It was a bright, al fresco morning when the stepfather walked into the front office at school.
Almost immediately, my coworkers began questioning him in Sesotho.
He was being accused of sexually abusing his stepdaughter, a student at the school who lived in a nearby village.
She told teachers he allegedly got drunk and tried to molest her the night before. She ran to her chief’s house. He did nothing to help.
The man denied his stepdaughter’s account. Teachers listened. Took notes. Then they summoned the chief (not the one the girl originally asked for help.)
The chief marched into the office with three villagers. His black and white dog stood guard at the front door. He listened to the stepfather’s account. Took notes.
Teachers then summoned the girl. She walked in, barefoot, took a seat on a small wooden bench in the corner of the office. She sat up straight in the glare of nearly a dozen eyes beaming on her tiny frame. She looked her stepfather in the eyes and gave her account.
In Sesotho, she told him that he allegedly try to molest her.
The chief listened. Took notes. Nodded his head.
Afterward, she left to finish playing with her friends.
The chief’s helpers tied up the man with a dirty, green rope and walked him to the village meeting place, where he was mocked by villagers.

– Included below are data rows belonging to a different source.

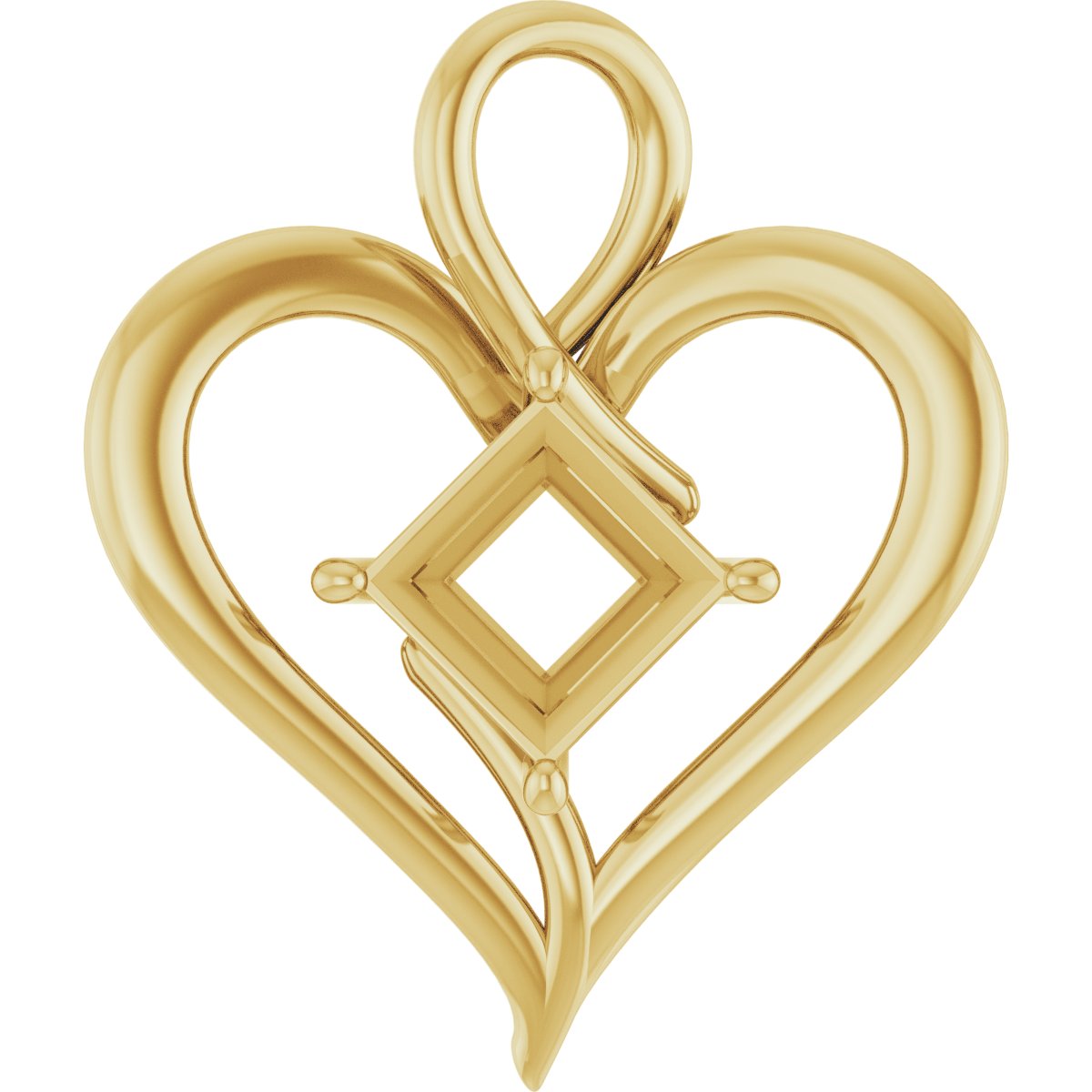 Heart Pendant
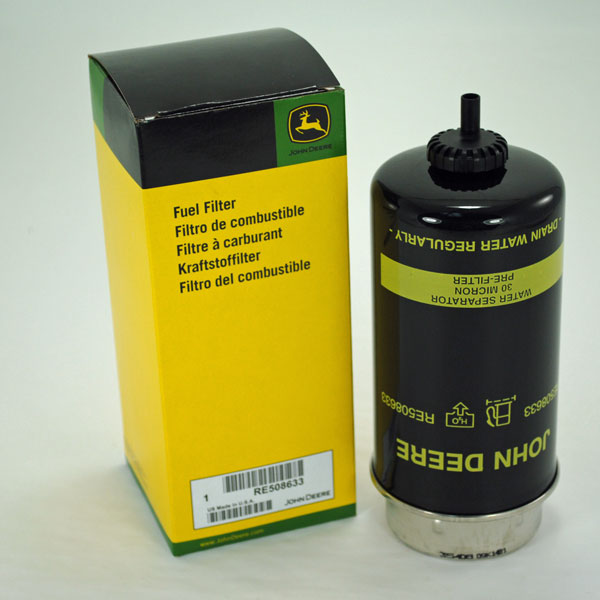 FILTRO COMBUSTIBLE JOHN DEERE RE508633
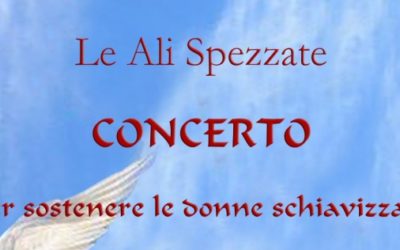 Concerto “Le Ali Spezzate”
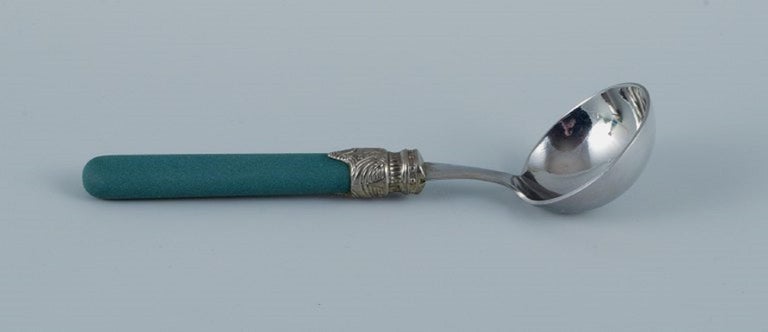 Albert, Italy. Dinner cutlery consisting of 43 pieces. For Sale at 1stDibs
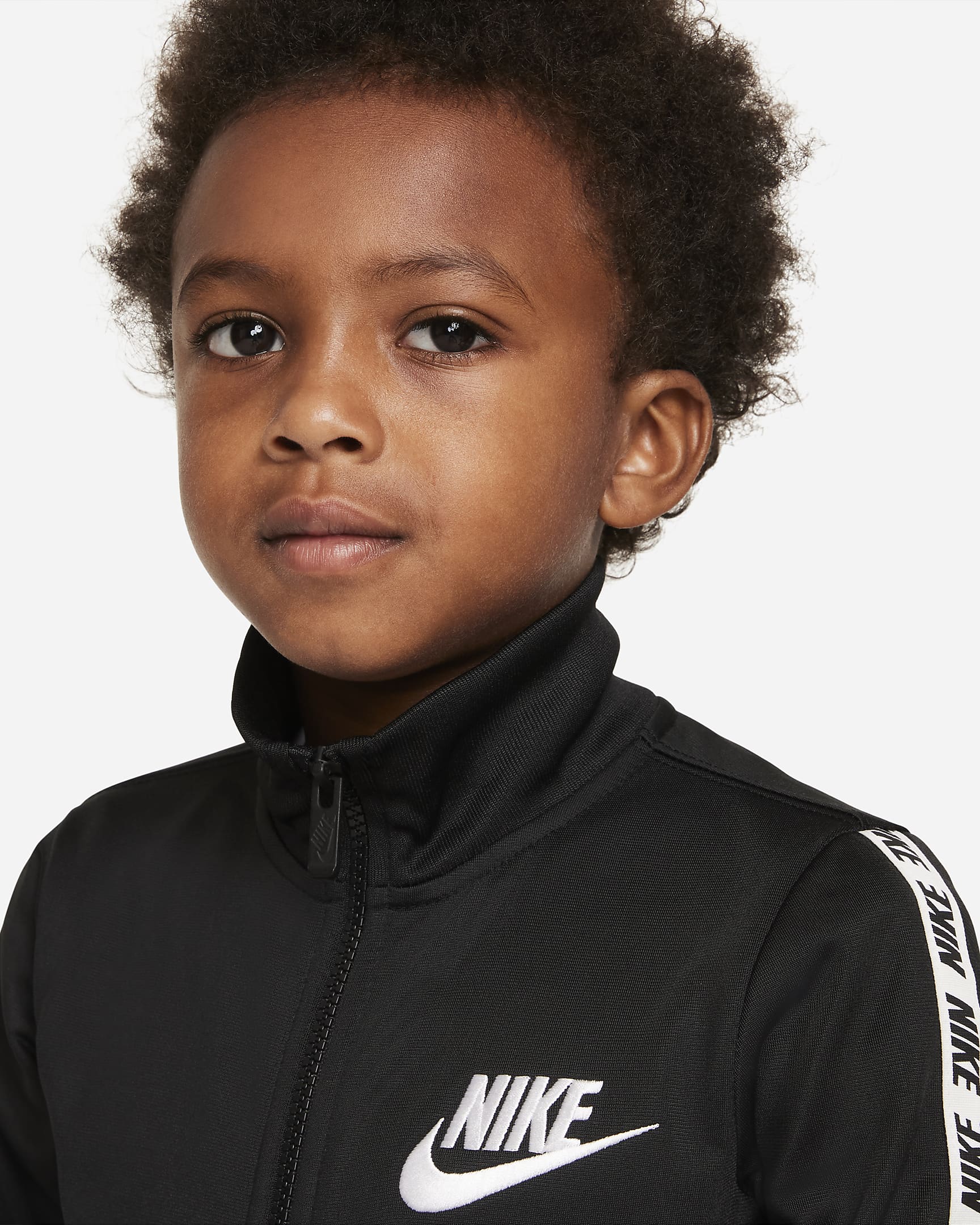 Nike Little Kids' 2-Piece Tracksuit. Nike.com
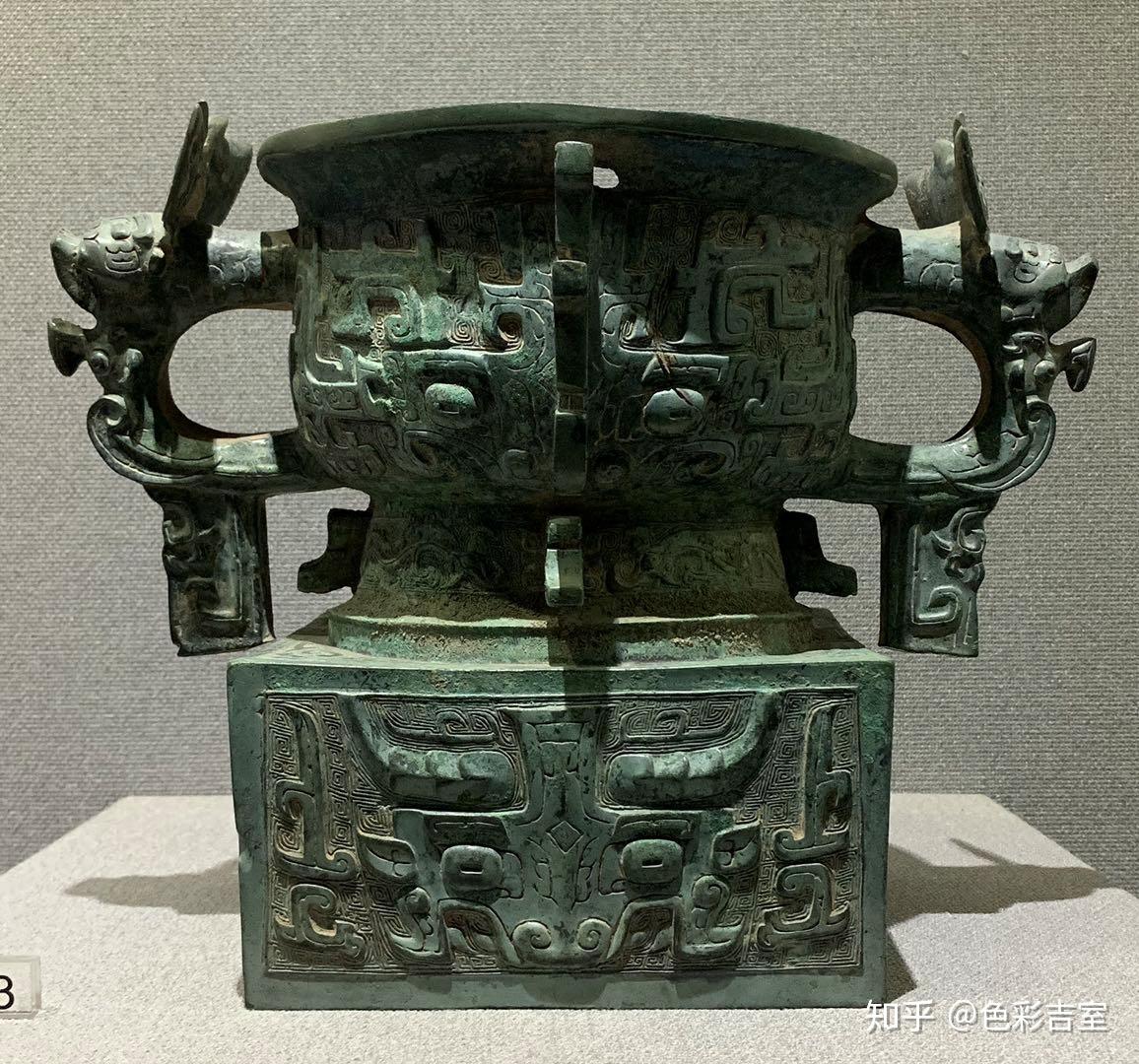 带你去逛博物馆之宝鸡青铜器博物院中国青铜器博物院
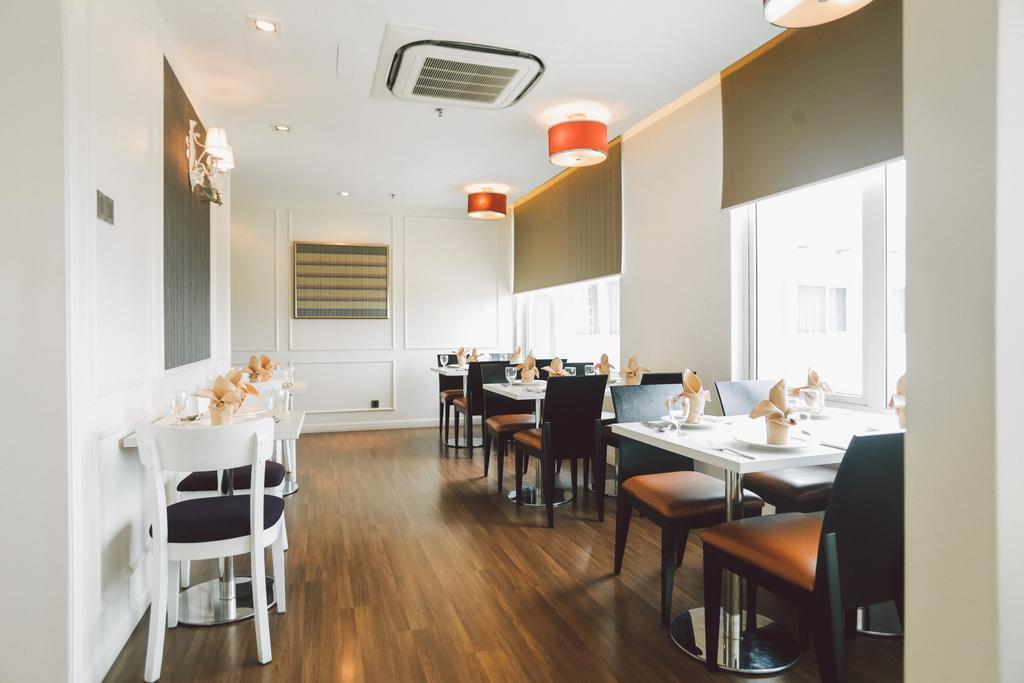 Hotel Granada Johor Bahru Eksteriør billede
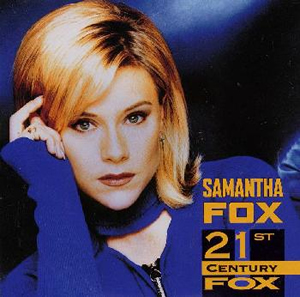 サマンサ・フォックス ／ 21世紀FOX [廃盤] [CD] [アルバム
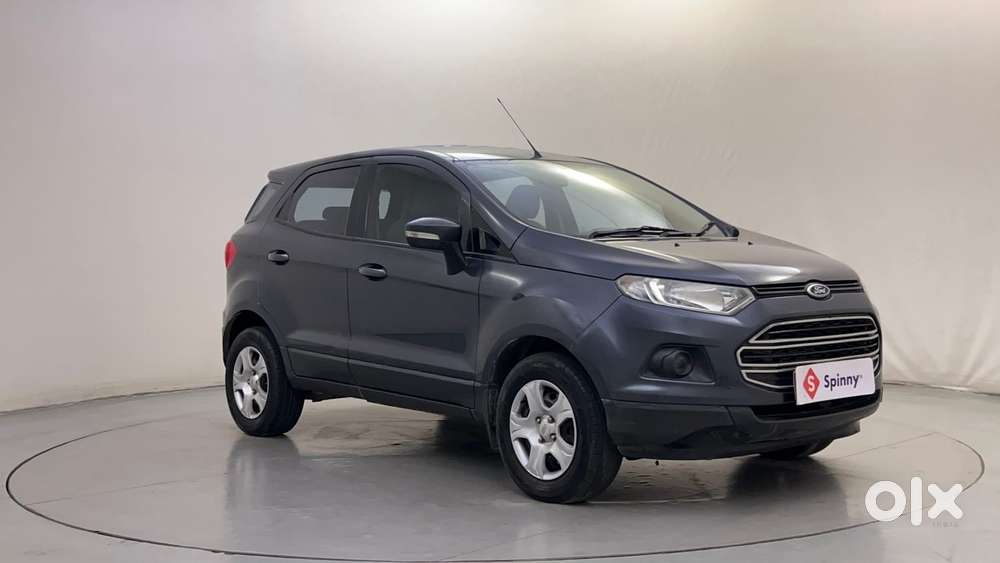 Ford Ecosport 1.5 Diesel Trend, 2013, Diesel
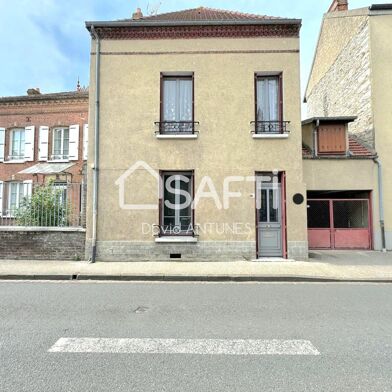 Maison 3 pièces 78 m²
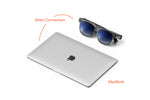 Spatial Computing Glasses – 6DoF XR/AR with RGB and Depth Cameras, 1,500 Nits – spatial computing glasses – photo 20 of 24
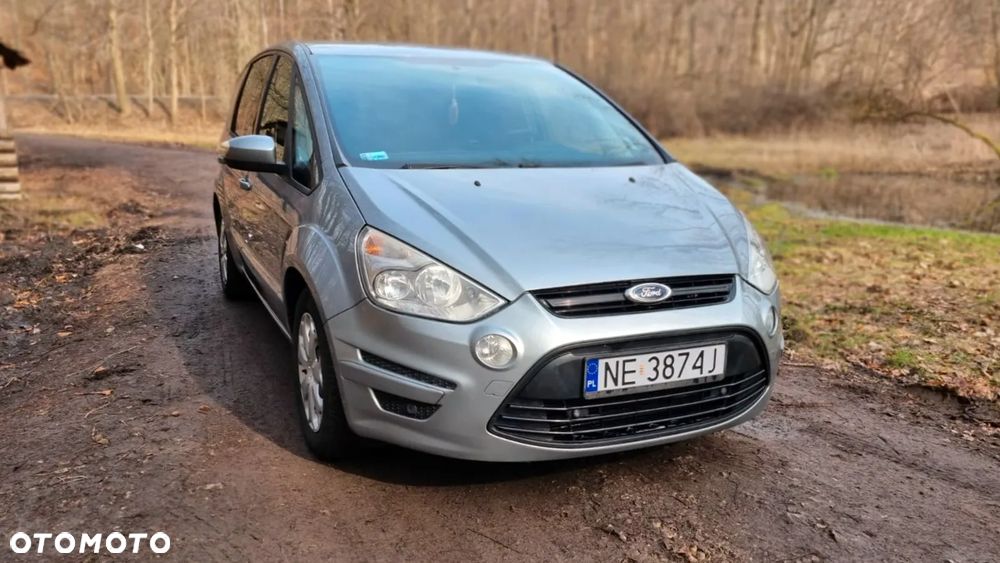 Ford S-Max 2.0 TDCi DPF Champions Edition - 2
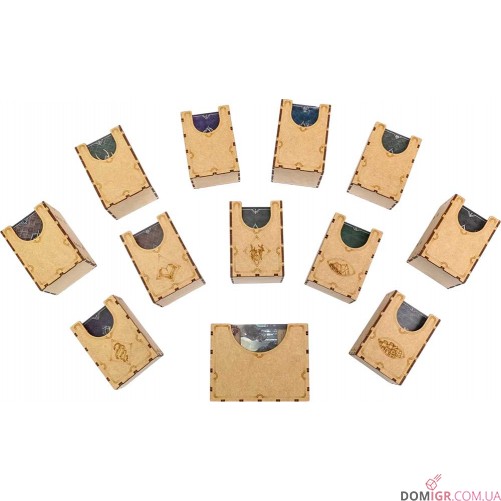 Відьмак: Старий світ — Kickstarter edition — Органайзер МДФ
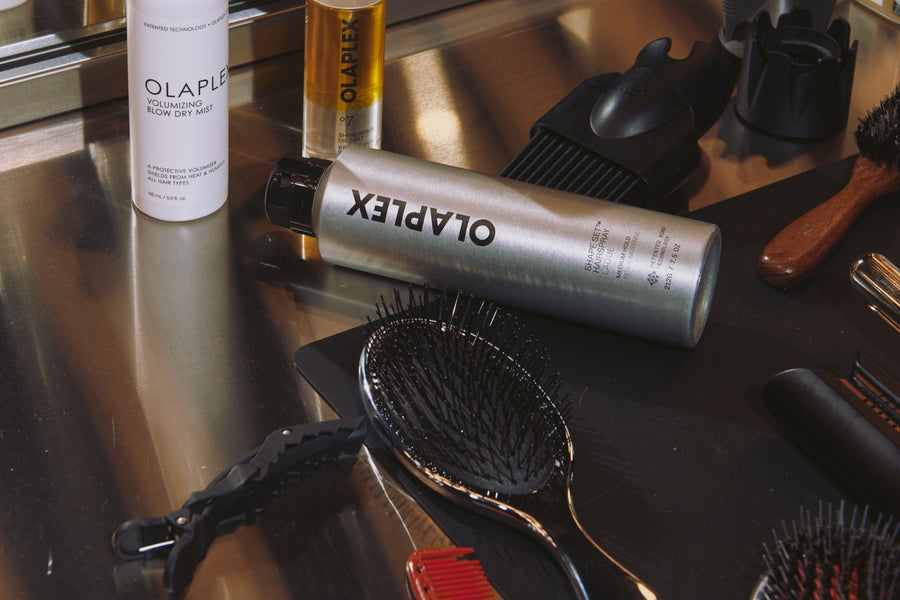 How to Use Hairspray Without Crunch or Stiffness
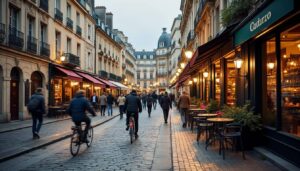 Découvrir les quartiers de Bordeaux : guide des ambiances et atouts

What struck me about this incident was the little girl’s strength. She spoke up against her abuser. To his face. What a difficult thing to do.
Ultimately, this little girl ended up attending a different school and village for safety and security purposes. I think of her often and pray for her. I’ll never forget her courage and conviction.She is my hero. She is a lion. She is a little girl with a whole lot of courage.